§ Requirement: Convert the material below into a Markdown table with two columns, "Row" and "Text": number each line in order under "Row" and put the line itself under "Text", leaving out any blank lines.

§ Working data:
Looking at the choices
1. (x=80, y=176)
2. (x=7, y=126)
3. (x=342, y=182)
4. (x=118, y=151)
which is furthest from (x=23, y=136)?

§ Task output:
| Row | Text |
|---|---|
| 1 | Looking at the choices |
| 2 | 1. (x=80, y=176) |
| 3 | 2. (x=7, y=126) |
| 4 | 3. (x=342, y=182) |
| 5 | 4. (x=118, y=151) |
| 6 | which is furthest from (x=23, y=136)? |